Altering endoplasmic reticulum stress in a model of blast-induced traumatic brain injury controls cellular fate and ameliorates neuropsychiatric symptoms.

Abstract

Neuronal injury following blast-induced traumatic brain injury (bTBI) increases the risk for neuropsychiatric disorders, yet the pathophysiology remains poorly understood. Blood-brain-barrier (BBB) disruption, endoplasmic reticulum (ER) stress, and apoptosis have all been implicated in bTBI. Microvessel compromise is a primary effect of bTBI and is postulated to cause subcellular secondary effects such as ER stress. What remains unclear is how these secondary effects progress to personality disorders in humans exposed to head trauma. To investigate this we exposed male rats to a clinically relevant bTBI model we have recently developed. The study examined initial BBB disruption using Evan’s blue (EB), ER stress mechanisms, apoptosis and impulsive-like behavior measured with elevated plus maze (EPM).

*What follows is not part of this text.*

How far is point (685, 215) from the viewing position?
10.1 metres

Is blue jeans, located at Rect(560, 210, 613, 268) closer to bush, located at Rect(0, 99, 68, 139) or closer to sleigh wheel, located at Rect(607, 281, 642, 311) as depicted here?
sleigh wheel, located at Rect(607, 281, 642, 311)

Large BBB openings were observed immediately following bTBI, and persisted for at least 6 h. Data showed increased mRNA abundance of stress response genes at 3 h, with subsequent increases in the ER stress markers C/EBP homologous protein (CHOP) and growth arrest and DNA damage-inducible protein 34 (GADD34) at 24 h. Caspase-12 and Caspase-3 were both cleaved at 24 h following bTBI. The ER stress inhibitor, salubrinal (SAL), was administered (1 mg/kg i.p.) to investigate its effects on neuronal injury and impulsive-like behavior associated with bTBI. SAL reduced CHOP protein expression, and diminished Caspase-3 cleavage, suggesting apoptosis attenuation. Interestingly, SAL also ameliorated impulsive-like behavior indicative of head trauma. These results suggest SAL plays a role in apoptosis regulation and the pathology of chronic disease. These observations provide evidence that bTBI involves ER stress and that the unfolded protein response (UPR) is a promising molecular target for the attenuation of neuronal injury.